In addition, each performance evaluation in Table 1 was performed as follows.

Adhesive strength (* 2): Mild steel plate (1.6 × 25)
X 100 mm), each adhesive was applied to a thickness of 200 µm with an adhesive area of 25 x 25 mm, and the open time was set to 3 times.
Then, they are bonded at 20 ° C. for 7 days, and the adhesive strength is measured at a pulling speed of 50 mm / min.

Flame retardancy (* 3): A sheet is prepared using an adhesive with a spacer of 1.5 mm between silicone release papers. After 7 days at 20 ° C, peeled off the release paper.
4. In Comparative Examples 1 and 2, a cured sheet of 1.5 × 13 × 130 mm is prepared. In Example 1, after curing with a dryer at 70 ° C. for 7 days, a cured sheet of 1.5 × 13 × 130 mm is prepared. A Bunsen burner having an inner diameter of 9.5 mm is adjusted to a blue flame having a flame height of 19 mm, and an indirect flame is fired for 10 seconds at the center of the lower end of the test piece whose length direction is held vertically by a clamp. As soon as the combustion stops after the flame contact, the flame is again applied to the same portion of the test piece for 10 seconds. Record the first and second burn times.

As is clear from the results in Table 1, Examples 1 to 4 in which a metal hydroxide (aluminum hydroxide) was added,
Comparative Example 1 in which only a conventionally known calcium carbonate was added without adding a metal hydroxide (120 * 1 in the flame-retardant 1st combustion time in Table 1 means that the fuel continued to burn and dropped from the clamp after 120 seconds. ) Is superior in flame retardancy and adhesive strength. In addition, in the case of Comparative Example 2 in which a large amount of metal hydroxide was added, it can be seen that although the flame retardancy can be used, the adhesive strength is greatly reduced.

Next, the case where the moisture-curable composition of the present invention is applied to bonding of a flame-retardant product, for example, a deflection yoke component, will be described with reference to the accompanying drawings.
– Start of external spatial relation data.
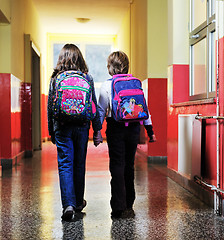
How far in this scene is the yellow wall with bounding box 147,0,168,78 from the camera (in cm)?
601

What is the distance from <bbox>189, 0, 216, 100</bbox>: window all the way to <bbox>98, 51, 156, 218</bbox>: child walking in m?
1.00

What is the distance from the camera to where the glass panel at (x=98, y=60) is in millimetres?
12492

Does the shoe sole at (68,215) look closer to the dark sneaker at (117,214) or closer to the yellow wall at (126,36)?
the dark sneaker at (117,214)

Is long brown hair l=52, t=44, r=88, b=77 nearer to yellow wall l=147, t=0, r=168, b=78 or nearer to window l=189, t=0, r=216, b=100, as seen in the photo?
window l=189, t=0, r=216, b=100

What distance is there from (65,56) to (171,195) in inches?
65.2

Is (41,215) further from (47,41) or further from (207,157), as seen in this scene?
(47,41)

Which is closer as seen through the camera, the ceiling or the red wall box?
the red wall box

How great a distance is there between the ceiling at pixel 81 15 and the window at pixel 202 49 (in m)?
4.58

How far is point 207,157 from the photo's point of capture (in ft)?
10.6

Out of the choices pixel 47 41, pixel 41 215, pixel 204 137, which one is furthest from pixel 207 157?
pixel 47 41

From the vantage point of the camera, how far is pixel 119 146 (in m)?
2.80

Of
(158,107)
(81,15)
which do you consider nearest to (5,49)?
(158,107)

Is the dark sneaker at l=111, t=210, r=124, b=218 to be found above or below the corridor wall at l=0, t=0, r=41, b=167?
below

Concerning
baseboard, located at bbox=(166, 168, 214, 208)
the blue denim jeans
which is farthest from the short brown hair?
baseboard, located at bbox=(166, 168, 214, 208)
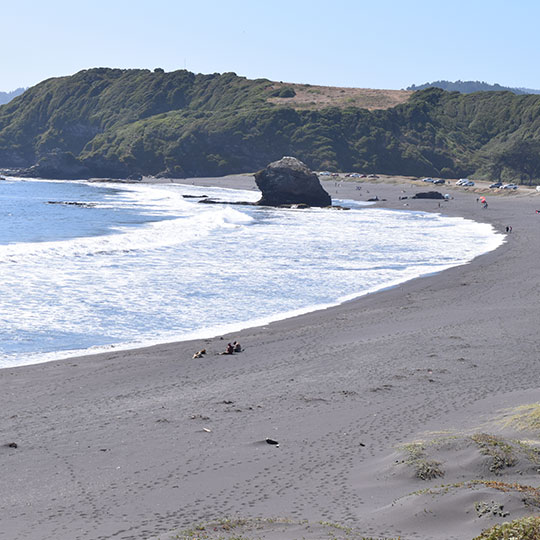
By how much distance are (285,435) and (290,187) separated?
6702 centimetres

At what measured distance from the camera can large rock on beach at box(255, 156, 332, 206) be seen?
75812 mm

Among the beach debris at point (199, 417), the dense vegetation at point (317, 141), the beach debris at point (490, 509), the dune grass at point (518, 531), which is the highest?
the dense vegetation at point (317, 141)

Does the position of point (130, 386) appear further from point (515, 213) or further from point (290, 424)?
point (515, 213)

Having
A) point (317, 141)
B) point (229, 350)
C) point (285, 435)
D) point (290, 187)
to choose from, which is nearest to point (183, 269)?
point (229, 350)

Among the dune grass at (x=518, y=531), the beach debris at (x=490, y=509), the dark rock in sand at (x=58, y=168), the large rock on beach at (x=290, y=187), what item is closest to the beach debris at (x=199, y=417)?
the beach debris at (x=490, y=509)

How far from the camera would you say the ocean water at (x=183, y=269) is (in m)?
19.0

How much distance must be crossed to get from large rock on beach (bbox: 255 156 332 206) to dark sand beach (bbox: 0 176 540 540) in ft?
188

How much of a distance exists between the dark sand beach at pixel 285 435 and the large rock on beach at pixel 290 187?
57.3m

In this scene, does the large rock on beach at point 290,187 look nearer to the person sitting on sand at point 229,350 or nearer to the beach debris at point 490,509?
the person sitting on sand at point 229,350

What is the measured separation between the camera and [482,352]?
15.0 m

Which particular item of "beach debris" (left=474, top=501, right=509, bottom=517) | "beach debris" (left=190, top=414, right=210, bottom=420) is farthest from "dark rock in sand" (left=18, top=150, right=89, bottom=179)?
"beach debris" (left=474, top=501, right=509, bottom=517)

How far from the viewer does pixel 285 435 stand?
396 inches

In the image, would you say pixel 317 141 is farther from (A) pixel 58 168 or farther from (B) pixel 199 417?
(B) pixel 199 417

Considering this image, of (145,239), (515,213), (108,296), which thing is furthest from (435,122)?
(108,296)
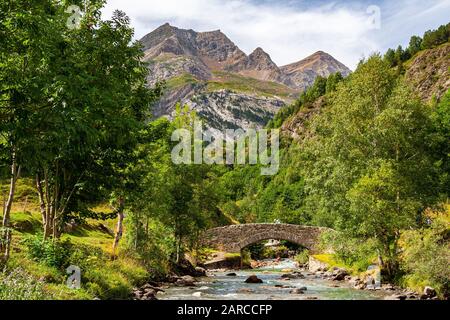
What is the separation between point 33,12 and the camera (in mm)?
13219

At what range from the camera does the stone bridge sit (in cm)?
7312

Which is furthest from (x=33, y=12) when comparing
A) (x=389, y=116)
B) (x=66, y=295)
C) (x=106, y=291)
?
(x=389, y=116)

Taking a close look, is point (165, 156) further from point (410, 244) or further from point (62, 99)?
point (62, 99)

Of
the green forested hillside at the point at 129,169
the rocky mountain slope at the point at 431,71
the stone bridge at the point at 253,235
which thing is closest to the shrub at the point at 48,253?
the green forested hillside at the point at 129,169

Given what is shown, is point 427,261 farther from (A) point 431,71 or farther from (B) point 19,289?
(A) point 431,71

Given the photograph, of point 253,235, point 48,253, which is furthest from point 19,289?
point 253,235

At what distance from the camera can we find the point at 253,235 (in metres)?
74.0

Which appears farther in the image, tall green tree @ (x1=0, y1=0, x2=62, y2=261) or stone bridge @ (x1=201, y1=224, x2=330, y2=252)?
stone bridge @ (x1=201, y1=224, x2=330, y2=252)

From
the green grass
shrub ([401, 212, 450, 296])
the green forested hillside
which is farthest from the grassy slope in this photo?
the green grass

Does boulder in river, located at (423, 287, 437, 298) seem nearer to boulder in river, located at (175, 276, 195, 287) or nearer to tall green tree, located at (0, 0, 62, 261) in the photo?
boulder in river, located at (175, 276, 195, 287)

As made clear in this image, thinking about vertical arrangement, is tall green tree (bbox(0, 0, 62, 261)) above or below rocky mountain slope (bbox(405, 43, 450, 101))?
below

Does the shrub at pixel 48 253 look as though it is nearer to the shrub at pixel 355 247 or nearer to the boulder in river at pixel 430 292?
the boulder in river at pixel 430 292
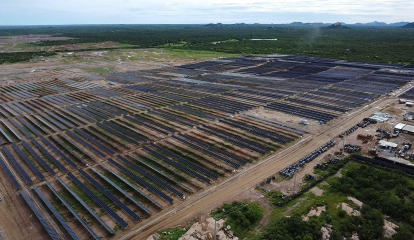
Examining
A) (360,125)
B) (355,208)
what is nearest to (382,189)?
(355,208)

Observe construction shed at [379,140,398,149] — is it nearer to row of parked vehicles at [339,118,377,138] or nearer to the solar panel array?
row of parked vehicles at [339,118,377,138]

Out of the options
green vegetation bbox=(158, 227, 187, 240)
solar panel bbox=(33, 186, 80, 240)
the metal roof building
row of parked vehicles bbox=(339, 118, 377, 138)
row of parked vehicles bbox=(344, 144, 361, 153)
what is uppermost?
the metal roof building

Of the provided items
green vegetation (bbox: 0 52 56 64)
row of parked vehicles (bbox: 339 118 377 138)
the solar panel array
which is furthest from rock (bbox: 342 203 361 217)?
green vegetation (bbox: 0 52 56 64)

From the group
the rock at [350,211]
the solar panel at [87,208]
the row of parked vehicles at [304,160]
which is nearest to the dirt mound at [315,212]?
the rock at [350,211]

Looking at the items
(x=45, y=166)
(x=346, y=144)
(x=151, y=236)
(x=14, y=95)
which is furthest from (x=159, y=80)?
(x=151, y=236)

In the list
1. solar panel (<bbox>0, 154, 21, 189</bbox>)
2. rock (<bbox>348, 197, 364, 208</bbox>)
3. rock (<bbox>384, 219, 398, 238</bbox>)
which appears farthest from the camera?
solar panel (<bbox>0, 154, 21, 189</bbox>)

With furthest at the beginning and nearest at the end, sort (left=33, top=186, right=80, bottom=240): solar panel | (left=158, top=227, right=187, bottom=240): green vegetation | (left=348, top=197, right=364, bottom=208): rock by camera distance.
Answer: (left=348, top=197, right=364, bottom=208): rock, (left=33, top=186, right=80, bottom=240): solar panel, (left=158, top=227, right=187, bottom=240): green vegetation

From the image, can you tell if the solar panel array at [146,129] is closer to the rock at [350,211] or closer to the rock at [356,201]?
the rock at [356,201]

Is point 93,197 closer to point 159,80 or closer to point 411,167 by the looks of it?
point 411,167
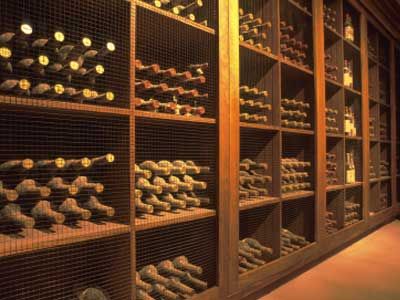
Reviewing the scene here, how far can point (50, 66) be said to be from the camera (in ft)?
3.35

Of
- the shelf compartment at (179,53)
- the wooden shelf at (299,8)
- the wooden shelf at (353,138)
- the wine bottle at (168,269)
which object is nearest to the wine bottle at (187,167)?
the shelf compartment at (179,53)

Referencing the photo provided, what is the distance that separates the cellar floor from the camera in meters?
1.70

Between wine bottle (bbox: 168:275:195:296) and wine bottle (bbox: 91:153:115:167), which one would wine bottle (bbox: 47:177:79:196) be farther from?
wine bottle (bbox: 168:275:195:296)

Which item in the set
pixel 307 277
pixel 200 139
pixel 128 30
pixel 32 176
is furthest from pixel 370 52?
pixel 32 176

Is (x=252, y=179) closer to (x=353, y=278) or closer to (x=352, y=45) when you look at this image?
(x=353, y=278)

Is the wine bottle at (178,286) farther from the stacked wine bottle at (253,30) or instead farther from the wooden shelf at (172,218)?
the stacked wine bottle at (253,30)

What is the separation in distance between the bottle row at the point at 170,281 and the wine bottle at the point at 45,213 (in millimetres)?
352

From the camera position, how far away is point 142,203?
1209 millimetres

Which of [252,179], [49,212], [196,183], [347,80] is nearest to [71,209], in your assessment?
[49,212]

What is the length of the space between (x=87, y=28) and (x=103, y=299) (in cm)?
84

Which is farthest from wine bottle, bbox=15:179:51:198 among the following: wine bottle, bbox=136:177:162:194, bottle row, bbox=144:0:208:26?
bottle row, bbox=144:0:208:26

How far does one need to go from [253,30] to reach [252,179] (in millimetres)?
681

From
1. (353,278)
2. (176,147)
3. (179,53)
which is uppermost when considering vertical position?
(179,53)

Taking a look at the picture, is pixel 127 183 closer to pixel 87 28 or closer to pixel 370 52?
pixel 87 28
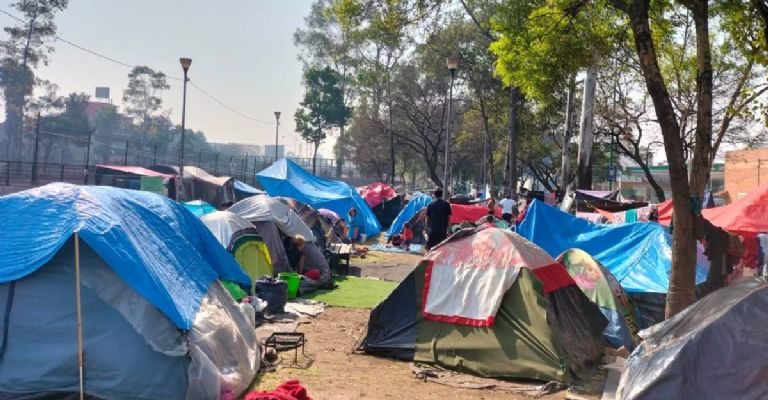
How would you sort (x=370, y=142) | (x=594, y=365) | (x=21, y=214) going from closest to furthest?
(x=21, y=214), (x=594, y=365), (x=370, y=142)

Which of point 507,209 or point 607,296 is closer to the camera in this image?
point 607,296

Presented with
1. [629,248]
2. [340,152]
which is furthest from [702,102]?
[340,152]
FIG. 1 is an explanatory perspective view showing the structure of the deflection yoke and the locations where the adhesive is applied. In the figure, reference numeral 10 denotes a deflection yoke having a bobbin 20, and a wedge 22 protruding laterally is provided on a lower surface of the bobbin 20. Reference numeral 24 denotes a coil mounted on the upper surface of the bobbin 20. A ferrite 25 is attached to the coil 24. A mounting plate 2 having a deflection yoke tightening screw 26 is provided on the bobbin.
8, a purity magnet 30, a 4-pole convergence magnet 32 and a 6-pole convergence magnet 34 are stacked and installed.

The assembly of the deflection yoke 10 is performed as follows. After the bobbin 20, the ferrite 25, and the coil 24 are temporarily assembled without using an adhesive, they are bonded to each other with an adhesive. Next, the above magnets 30, 32, 3
4 and parts made of silicon steel plate and parts made of SUS are bonded with an adhesive. Finally, the deflection yoke 10 is temporarily fixed to a cathode ray tube (not shown) using a wedge 22, and then bonded with an adhesive.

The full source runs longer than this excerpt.